Вид его был жалок. Мокрый, словно кошка, попавшая под ливень, стоял он у топчана, оглядывая себя и брезгливо сдирая пальцами налипшие на его халат и лысину водоросли. Новая чалма мираба давно уплыла вниз по течению, и искать ее не было никакого смысла.

– Знаешь, я подумал, почему бы мне и вправду не заплатить тебе за воду, – задумчиво произнес ходжа Насреддин, щелкнув пальцами по бородке. – Возможно, ты был прав, и я поступил с тобой неправильно. К тому же ты по моей вине потерпел убытки.

– Нет! Не надо! – вздрогнул мираб, мгновенно позабыв про свой неопрятный вид. Он замахал на ходжу руками, отступая к топчану. – Я дарю тебе эту воду. В конце концов, не столько уж ты и выпил в самом деле. Глоток воды для мучимого жаждой путника – разве это не угодное всевышнему дело? И знаешь еще что: пей в любое время, когда тебе захочется. Да-да, именно так!

– Благодарю тебя, добрый человек, – склонил голову ходжа Насреддин, не слезая с ишака. – Да воздастся тебе за это.

Он тронул своего ишака, и тот затрусил прочь.

Мираб долго не мог пошевелиться, глядя вслед удаляющемуся старику и не веря, что так легко отделался. Наконец он опомнился и тяжело опустился на краешек топчана.

– Уф-ф! Вот же напасть свалилась на наши несчастные головы! – пробормотал он, стянул с себя насквозь мокрый халат и, невнятно бормоча ругательства себе под нос и радуясь, что так ловко отделался от гнусного Насреддина, взялся выжимать его. Может, все еще обойдется, и ходжа не тронет несчастного мираба Хасана. Ведь Хасан разрешил ему пить, когда и сколько вздумается! А это ведь тоже что-то значит.

«Хотя, – размышлял Хасан, устремив свой взгляд на острые пики гор, – не мешало бы предупредить друзей о прибытии ходжи Насреддина в селение». Ведь ни мулла, ни судья, ни сборщик податей ничего не знают о свалившейся на их головы напасти.

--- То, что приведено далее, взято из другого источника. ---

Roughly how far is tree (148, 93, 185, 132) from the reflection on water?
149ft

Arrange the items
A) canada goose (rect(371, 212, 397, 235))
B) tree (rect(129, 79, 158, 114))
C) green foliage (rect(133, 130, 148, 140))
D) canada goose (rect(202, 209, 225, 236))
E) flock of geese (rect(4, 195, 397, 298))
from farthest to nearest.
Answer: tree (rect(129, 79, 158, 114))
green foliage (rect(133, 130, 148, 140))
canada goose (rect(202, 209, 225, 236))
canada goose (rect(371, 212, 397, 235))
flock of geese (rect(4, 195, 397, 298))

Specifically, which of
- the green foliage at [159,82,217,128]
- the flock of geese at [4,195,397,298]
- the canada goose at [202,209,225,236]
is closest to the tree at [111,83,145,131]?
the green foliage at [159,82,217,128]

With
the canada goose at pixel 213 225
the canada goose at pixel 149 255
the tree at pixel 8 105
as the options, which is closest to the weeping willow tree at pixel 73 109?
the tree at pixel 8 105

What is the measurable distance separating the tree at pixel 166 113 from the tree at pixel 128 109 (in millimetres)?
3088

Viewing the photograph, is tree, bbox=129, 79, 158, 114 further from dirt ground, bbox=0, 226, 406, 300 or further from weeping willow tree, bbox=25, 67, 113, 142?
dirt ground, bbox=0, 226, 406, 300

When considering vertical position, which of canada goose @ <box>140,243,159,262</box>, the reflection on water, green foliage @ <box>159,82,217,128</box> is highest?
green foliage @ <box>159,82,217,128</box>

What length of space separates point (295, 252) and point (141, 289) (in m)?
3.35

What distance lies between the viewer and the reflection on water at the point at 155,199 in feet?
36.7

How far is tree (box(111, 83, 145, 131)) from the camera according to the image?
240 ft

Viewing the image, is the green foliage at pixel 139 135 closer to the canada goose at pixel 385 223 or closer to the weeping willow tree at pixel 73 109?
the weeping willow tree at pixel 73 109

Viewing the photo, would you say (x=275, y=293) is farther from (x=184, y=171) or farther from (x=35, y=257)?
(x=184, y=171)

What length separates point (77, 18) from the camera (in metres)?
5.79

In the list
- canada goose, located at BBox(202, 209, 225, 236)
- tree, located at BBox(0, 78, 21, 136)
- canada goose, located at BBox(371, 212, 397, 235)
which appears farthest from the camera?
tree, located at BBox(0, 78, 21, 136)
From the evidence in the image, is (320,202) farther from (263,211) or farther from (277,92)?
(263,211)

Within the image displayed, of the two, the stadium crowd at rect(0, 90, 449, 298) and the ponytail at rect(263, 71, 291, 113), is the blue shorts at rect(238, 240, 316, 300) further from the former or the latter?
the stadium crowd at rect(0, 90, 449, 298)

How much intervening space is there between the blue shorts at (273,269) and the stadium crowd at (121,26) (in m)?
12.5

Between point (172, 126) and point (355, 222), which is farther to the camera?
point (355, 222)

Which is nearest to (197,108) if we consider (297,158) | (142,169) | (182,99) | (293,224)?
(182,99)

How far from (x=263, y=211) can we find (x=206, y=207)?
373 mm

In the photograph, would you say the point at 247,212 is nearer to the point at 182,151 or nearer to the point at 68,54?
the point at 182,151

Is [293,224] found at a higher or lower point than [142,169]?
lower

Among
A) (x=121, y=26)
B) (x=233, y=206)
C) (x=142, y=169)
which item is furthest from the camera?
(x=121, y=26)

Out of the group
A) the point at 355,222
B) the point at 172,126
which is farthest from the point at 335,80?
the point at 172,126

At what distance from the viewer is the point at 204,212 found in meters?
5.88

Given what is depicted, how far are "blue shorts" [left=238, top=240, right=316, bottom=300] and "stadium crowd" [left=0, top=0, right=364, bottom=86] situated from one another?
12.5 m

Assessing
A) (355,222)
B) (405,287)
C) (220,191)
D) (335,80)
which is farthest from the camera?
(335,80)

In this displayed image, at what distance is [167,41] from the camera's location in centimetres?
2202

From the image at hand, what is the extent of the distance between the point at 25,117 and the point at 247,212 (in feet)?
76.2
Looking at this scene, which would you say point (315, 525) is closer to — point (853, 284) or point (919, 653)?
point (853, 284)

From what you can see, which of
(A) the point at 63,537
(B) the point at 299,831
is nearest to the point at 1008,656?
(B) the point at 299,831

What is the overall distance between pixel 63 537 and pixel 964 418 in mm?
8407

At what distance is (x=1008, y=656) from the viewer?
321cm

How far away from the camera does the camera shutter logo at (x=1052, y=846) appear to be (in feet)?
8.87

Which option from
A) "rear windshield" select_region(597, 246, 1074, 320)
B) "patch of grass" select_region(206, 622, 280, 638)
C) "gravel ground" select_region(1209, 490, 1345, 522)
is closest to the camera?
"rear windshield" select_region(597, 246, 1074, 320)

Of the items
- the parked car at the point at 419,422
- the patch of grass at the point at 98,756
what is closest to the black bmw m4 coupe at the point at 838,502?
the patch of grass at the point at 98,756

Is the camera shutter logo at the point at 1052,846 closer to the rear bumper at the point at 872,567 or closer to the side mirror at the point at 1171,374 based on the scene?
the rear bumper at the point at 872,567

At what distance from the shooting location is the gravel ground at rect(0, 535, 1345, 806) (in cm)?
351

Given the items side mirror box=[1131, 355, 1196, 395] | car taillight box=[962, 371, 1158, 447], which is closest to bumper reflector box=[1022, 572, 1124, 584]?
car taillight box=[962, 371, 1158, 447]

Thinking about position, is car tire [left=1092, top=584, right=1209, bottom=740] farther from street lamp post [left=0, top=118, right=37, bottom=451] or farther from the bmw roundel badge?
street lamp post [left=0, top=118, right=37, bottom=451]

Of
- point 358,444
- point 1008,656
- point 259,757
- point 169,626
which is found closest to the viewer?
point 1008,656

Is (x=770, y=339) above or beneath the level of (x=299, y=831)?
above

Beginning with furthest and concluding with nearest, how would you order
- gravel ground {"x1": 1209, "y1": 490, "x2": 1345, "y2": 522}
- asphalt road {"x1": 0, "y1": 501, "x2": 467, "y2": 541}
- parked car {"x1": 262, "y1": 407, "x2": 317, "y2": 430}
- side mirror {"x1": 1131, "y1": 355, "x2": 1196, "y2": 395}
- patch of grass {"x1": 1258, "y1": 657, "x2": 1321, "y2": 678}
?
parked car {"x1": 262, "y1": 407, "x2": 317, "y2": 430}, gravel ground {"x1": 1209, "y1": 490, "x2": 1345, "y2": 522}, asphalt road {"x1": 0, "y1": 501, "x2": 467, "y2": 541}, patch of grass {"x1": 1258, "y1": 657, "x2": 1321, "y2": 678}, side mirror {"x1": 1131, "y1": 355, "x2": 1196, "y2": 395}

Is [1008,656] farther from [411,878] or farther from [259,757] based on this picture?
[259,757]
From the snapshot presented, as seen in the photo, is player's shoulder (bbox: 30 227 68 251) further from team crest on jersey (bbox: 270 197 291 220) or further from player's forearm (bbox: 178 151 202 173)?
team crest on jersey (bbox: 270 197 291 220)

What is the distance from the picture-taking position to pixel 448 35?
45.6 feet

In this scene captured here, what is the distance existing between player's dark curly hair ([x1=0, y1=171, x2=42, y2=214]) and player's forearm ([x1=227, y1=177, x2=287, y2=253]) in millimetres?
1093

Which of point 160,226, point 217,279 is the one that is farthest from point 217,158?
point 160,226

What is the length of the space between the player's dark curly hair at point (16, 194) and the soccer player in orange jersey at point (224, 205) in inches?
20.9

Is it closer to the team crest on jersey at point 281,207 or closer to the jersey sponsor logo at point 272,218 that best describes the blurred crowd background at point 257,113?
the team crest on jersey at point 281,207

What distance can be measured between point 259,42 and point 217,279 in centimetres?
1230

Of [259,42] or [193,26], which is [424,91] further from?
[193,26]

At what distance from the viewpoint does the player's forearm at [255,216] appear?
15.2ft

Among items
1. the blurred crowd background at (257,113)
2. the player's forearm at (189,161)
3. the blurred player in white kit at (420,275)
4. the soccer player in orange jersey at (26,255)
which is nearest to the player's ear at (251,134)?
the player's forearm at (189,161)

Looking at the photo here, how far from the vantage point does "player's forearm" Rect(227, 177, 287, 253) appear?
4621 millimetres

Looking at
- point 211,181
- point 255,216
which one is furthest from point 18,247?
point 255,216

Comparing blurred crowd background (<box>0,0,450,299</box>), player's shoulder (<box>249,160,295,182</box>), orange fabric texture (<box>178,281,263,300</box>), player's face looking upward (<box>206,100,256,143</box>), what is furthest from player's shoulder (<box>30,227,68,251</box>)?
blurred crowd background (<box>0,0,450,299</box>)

Но мираб колебался. Его мучили сомнения. С одной стороны, предупредить, конечно, нужно, а с другой, вдруг этот проходимец Насреддин пронюхает об этом?

При мысли о возможной каре Хасан даже зажмурился и наморщил лицо. Нет! Никуда он не пойдет. Пусть кази и все прочие сами разбираются с проклятым Насреддином, а ему, мирабу, и своих забот достаточно, чтобы еще взваливать на свои плечи чужие. Ведь кому как не Хасану было знать, что случись с ним беда, никто из его друзей ему не придет на выручку. А потому Хасан, хорошенько поразмыслив, кивнул сам себе, повесил халат сушиться на ветки ивы и улегся на топчан досматривать прерванный сон.

Ходжа Насреддин обернулся только один раз, когда ива со вновь развалившимся под ней мирабом почти скрылась из виду за поворотом дороги.